In a separate analysis8, we identified two neighboring large, ancient duplications, which are also conserved in mouse and dog. These duplications from 22.8 to 24.8 (2 Mb), and 24.8 to 26.3 (1.5 Mb), completely overlap with two of the gene deserts we identified here. These intrachromosomal duplications are composed of long intermittent sequences with similarity as low as 60% and are suggestive that some gene deserts originated from duplications of segments lacking genes in a mammalian common ancestor.

CpG islands

CpG islands are unmethylated regions of the genome that are associated with the 5'-ends of many house-keeping genes and regulated genes. Of the 1369 calculated CpG islands9 (Supplemental Methods, Table S11), 895 are associated with expressed genes, including 781 (58.7%) known genes, 53 (51%) novel CDSs, 60 (27.1%) novel transcripts, and one (25%) putative genes. 806 of these genes contain CpG islands in or near their 5'-ends, 23 in their 3'-ends, 60 internally, and six which are completely encompassed by the CpG island. 291 genes share a CpG island with at least one other member, which means they may be under the same regulatory control. Of the 157 shared CpG islands, 149 are shared by two genes and eight are shared by three genes. The longest CpG island on HSA11, which is highly conserved in chimp, dog, mouse, and rat, is 7,460 bp and is found at the 5'-end of CCND1. CCND1, or cyclin D1, is a member of the highly conserved cyclin family, whose members are characterized by a dramatic periodicity in protein abundance throughout the cell cycle. Mutations, amplification and over expression of this gene, which alters cell cycle progression, are observed frequently in a variety of tumors and may contribute to tumorigenesis.

Imprinting

While CpG islands are not normally methylated, there are several cases in the human genome where methylation occurs on one of the parental alleles, violating the usual rule of inheritance that both alleles in a heterozygote are equally expressed. This phenomenon is called genomic imprinting. When a gene is suppressed through imprinting from one parent, and the allele from the other parent is not expressed because of mutation, the child will be deficient for that gene. The 11p15.5 region of HSA11 contains two of the most well studied and reciprocally imprinted genes H19 and IGF2, in which the disruption can lead to Beckwith-Wiedemann syndrome, of which the cardinal features are exomphalos, macroglossia, and gigantism in the neonate. Mutations in several imprinted genes in this region can lead to this, as well as other syndromes. TableS18 lists all of the imprinted-related genes on HSA11 as derived from the OMIM database.

Duplication Analysis

We performed a detailed analysis of duplicated genomic sequence (≥90% sequence identity and ≥1 kb in length) comparing HSA11 against the May 2004 assembly of the human genome (Supplemental Methods). We estimated that 4.23% (5.55 Mb) of HSA11 consists of segmental duplications (Tables S19, S20). Compared to other finished chromosomes as well as the genome average (5.3%), HSA11 is not enriched for segmental duplications. Unlike the genome wide distribution, in which the aligned base pairs of interchromosomal duplications are slightly lower than the intrachromosomal duplications, duplications in HSA11 are predominantly interchromosomal: 14.14 Mb out of 17.75 Mb of aligned base pairs and 1399 out of 1667 pairwise alignments are with the non-homologous chromosomes (Fig. S3, Table S19). While the duplications with higher divergence (>0.08) tended to be short, those with lower divergence are more scattered in the length distribution (Fig. S4). A bimodal distribution pattern of sequence identity is observed based on the distribution pattern of the alignments. The majority of interchromosomal duplication alignments show 93-95% sequence identity while intrachromosomal duplications show 95- 97% sequence identity.

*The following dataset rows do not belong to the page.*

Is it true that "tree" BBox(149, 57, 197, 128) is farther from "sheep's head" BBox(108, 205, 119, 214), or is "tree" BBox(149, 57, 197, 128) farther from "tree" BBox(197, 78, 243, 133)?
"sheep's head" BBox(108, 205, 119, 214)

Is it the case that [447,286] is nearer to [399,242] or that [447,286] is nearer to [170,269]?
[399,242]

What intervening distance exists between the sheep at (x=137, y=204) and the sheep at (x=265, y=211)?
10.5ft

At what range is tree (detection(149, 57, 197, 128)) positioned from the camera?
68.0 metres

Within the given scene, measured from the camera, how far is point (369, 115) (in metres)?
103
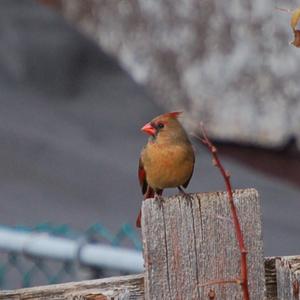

Segmental duplications are particularly clustered in the subtelomeric and pericentromeric regions of HSA11p, with the subtelomeric region accounting for 18.3% (305/1667) and the pericentromeric region accounting for 13.6% (226/1667) of the total alignment (Table S21). This subtelomeric region is clustered with interchromosomal duplications mostly mapping to the subtelomeric or pericentromeric regions in other chromosomes. The pericentromeric region on the HSA11p is mainly clustered with intrachromosomal duplications (Fig. S5). In addition, the overwhelming majority of the other segmental duplications are clustered in another 12 blocks (>100 kb and > 5 duplication alignments) (Figs. S6, S7). These regions contain genes or fragment of genes, such as IFITM, FOLH, ALDH, NOX4, TRIM49, NAALAD as well as OR family members (Table S22). However, only 41 OR pseudogenes and 18 intact genes, all but two from class II, overlap with segmentally duplicated regions, mostly scattered across the chromosome. This suggests that segmental duplication was not a major factor in the expansion of this large gene family, at least on HSA11. Copy number polymorphism and macro insertion deletion and inversion among different human populations have been recently reported10-13. We observed that at least four of the HSA11 duplication clusters overlap with or are adjacent to known copy number polymorphism sites, suggesting the clustered duplications play a role in the generation of these polymorphisms.

Comparative biology

To define further the chromosomal landscape, we performed a comparative analysis of finished HSA11 versus the draft mouse14, rat15, dog16, chimpanzee17 and chicken18 genomes. Using DNA alignments we constructed a map of conserved syntenybetween HSA11 and the other genomes (Fig. S8, Methods). By scanning these regions for contiguous collinear nucleotide similarity, 36 blocks of conserved synteny larger than 250kb were identified between human and mouse, with the longest segment being 17.4Mb. Results for the other organisms can be found in Table S23. In the map of conserved synteny, the chicken seems to lack some of the gene-rich regions. However, this may simply be due to the exclusion of smaller blocks of conserved synteny. Indeed, comparative analysis using the Tblastx programs suggests that many of the genes in these regions are present in the chicken genome.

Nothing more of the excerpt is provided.